By Daniel Hunter
The HSBC Emerging Markets Index (EMI), a monthly indicator derived from the PMI surveys, signalled the fastest rise in output in seven months in October. At 51.7, the EMI remained well below its long-run trend level of 54.0. But the latest figure represented an improvement on the trend shown over Q3 (50.3), the lowest of any quarter since Q1 2009 during the global financial crisis.
Both manufacturing production and services activity registered stronger rates of expansion in October, reaching six- and seven-month highs respectively.
China registered a stronger increase in output in October. Notably, new export orders at manufacturers rose at the fastest rate in nearly a year.
Of the other largest emerging economies, Russia and Brazil posted sharper increases in activity, but India registered a fourth successive decline in output. Meanwhile, new PMI data for South Africa signalled a recovery in private sector growth, following a contraction in September.
New business growth across global emerging markets also rose at the strongest rate in seven months in October. This led to the first overall rise in employment in four months, and a stable trend in backlogs of work.
The rate of input price inflation eased in October, but was the second-fastest in eight months. Output prices rose for the third month running, but at a slower rate than in September.
Simon Williams, HSBC Chief Economist, said: “After a soft summer, there are some grounds for cheer in the October EMI which shows growth in emerging market activity at its highest level since March 2013. The aggregate measures of emerging market output, new business and employment all printed above 50 and showed significant m-o-m gains for the third month in succession, suggesting that the bounce-back in activity and confidence is gaining speed. The survey also suggests that the pick up is broad based, with fifteen of the eighteen emerging markets covered by the PMI series showing an increase in m-o-m output.

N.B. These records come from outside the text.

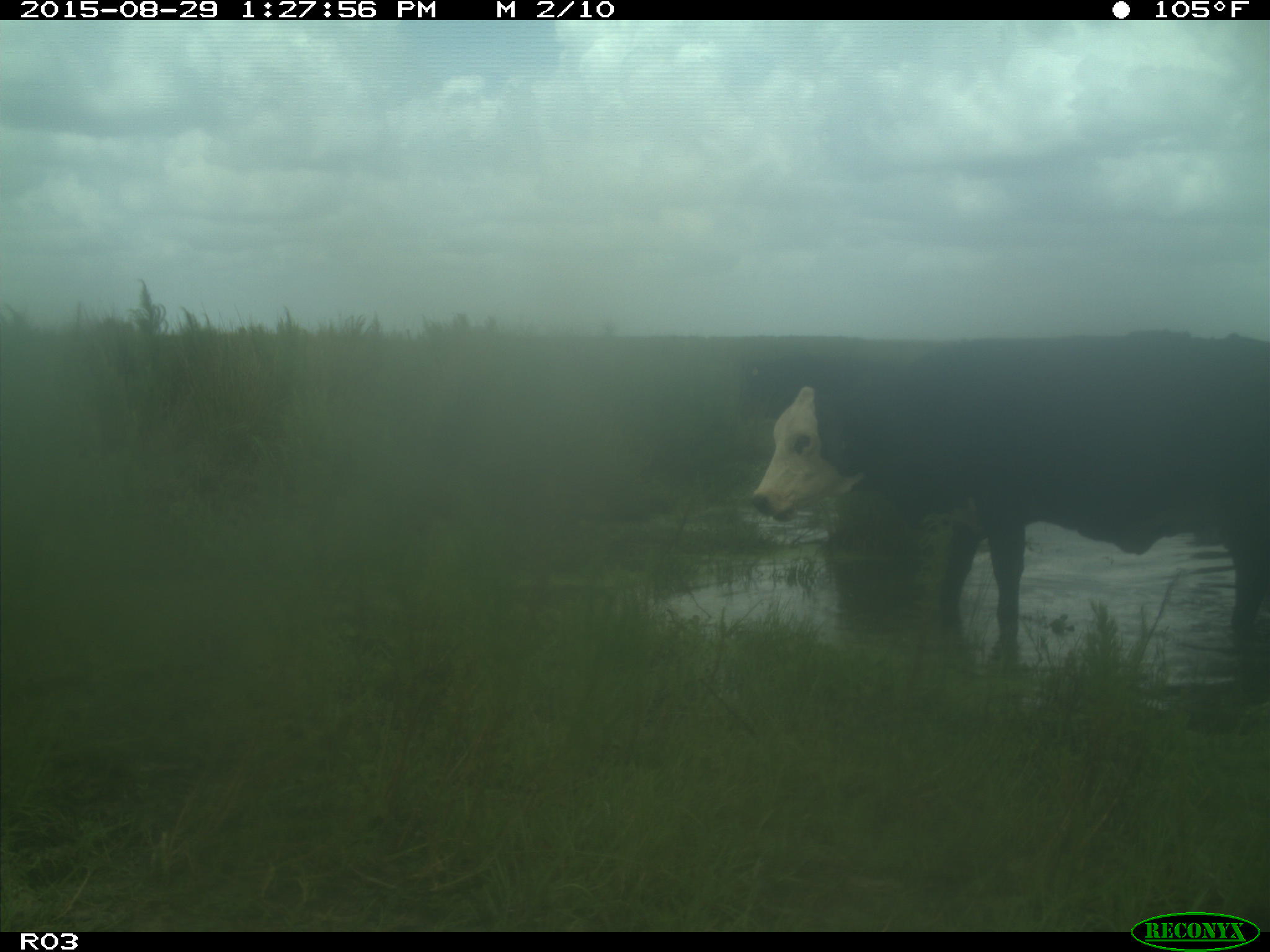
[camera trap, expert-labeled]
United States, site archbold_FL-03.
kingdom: Animalia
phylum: Chordata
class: Mammalia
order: Artiodactyla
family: Bovidae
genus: Bos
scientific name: Bos taurus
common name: domestic cow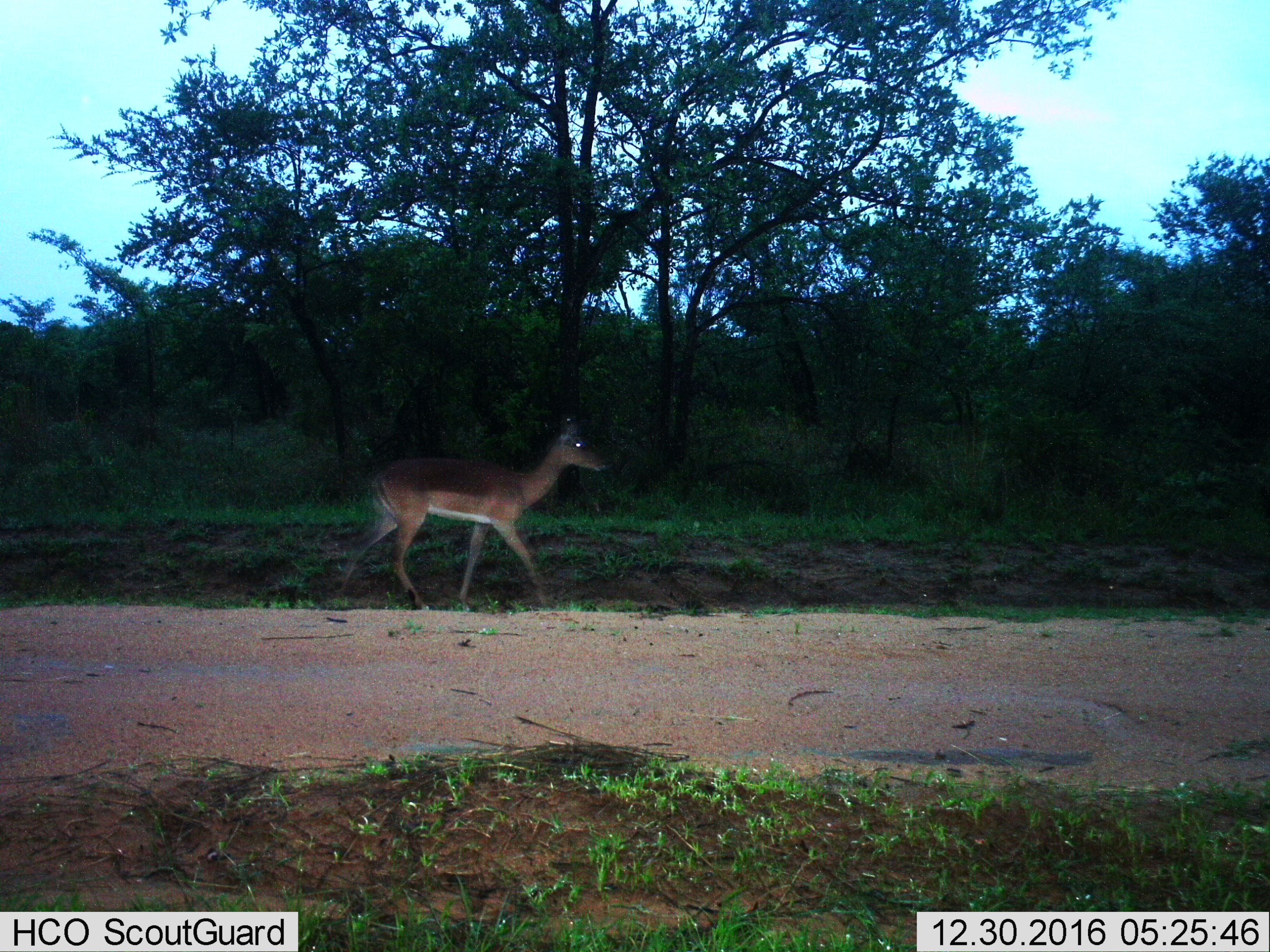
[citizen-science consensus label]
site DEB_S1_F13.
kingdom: Animalia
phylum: Chordata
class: Mammalia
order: Artiodactyla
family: Bovidae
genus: Aepyceros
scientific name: Aepyceros melampus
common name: impala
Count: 1.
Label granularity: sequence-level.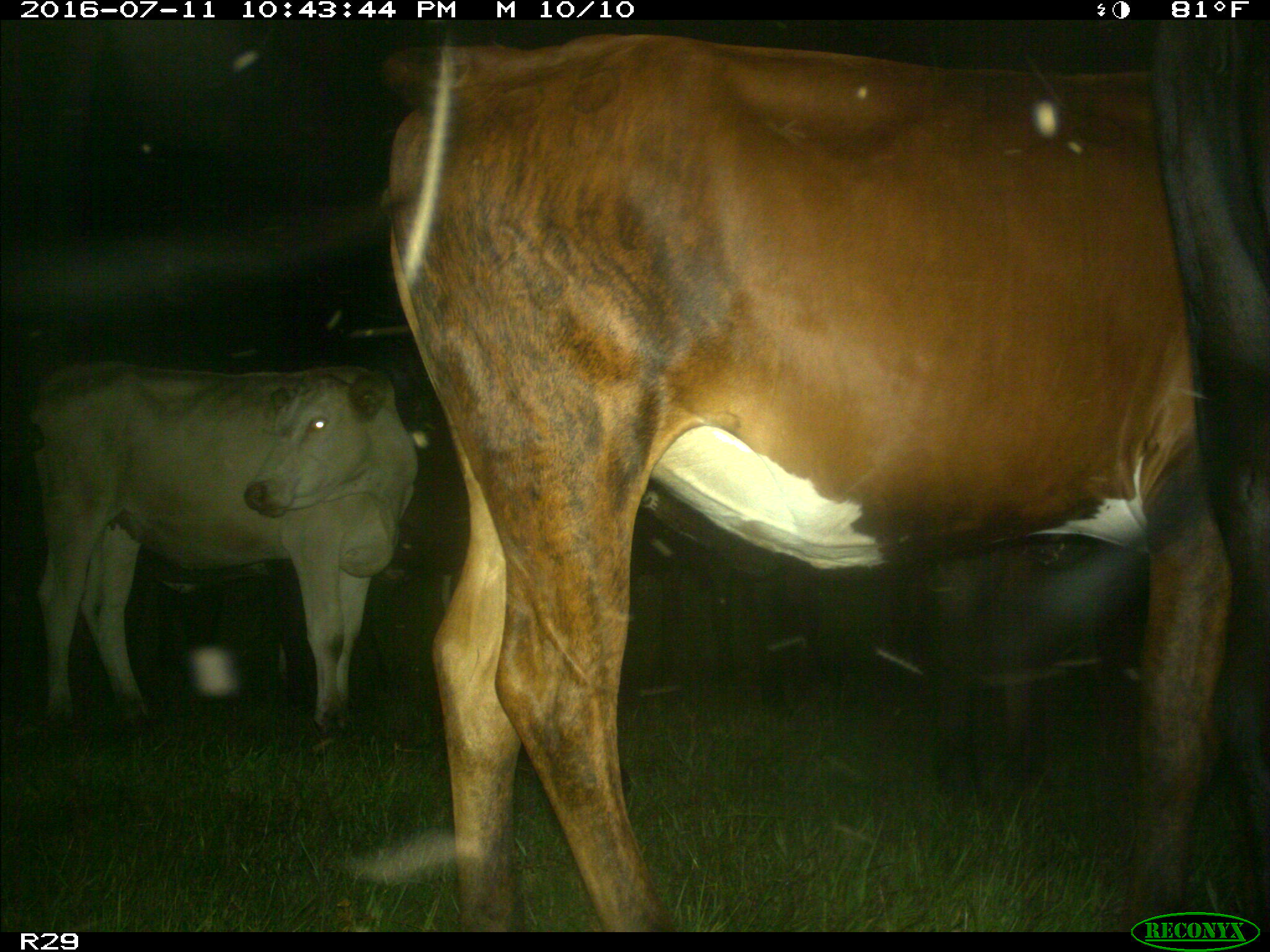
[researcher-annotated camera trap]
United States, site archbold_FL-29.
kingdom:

"The continued gains in China data are particularly encouraging, substantiating our view that fresh stimulus has helped growth find a floor. There are also strong October numbers in Brazil and Russia, with the latter recording its highest output growth number in a year. Though softening m-o-m, the strongest growth numbers continue to be recorded in high spending oil-rich economies of the Gulf.
"With tapering fears in abeyance for now and Europe out of recession, capital flows and external demand should support emerging market sentiment and performance through the year end.
"Fragilities, however, remain. At under 52 points, the aggregate EMI headline score is up on its 2013 lows, but remains well below the 2010-12 average. Employment in both the manufacturing and service sectors remain subdued despite the gains in output, and price pressures persist. The pick-up in export orders, though of note, is patchy and looks lukewarm for this stage in the economic cycle.
"Our worries over emerging markets reliant on external funding for large fiscal and current account deficits persist despite reduced tapering fears. Indeed, of the “fragile-five” emerging market economies, Brazil and Indonesia recorded a modest pick- up in manufacturing activity from a low base, while Turkey and South Africa, decelerated and India contracted for a sixth consecutive month.”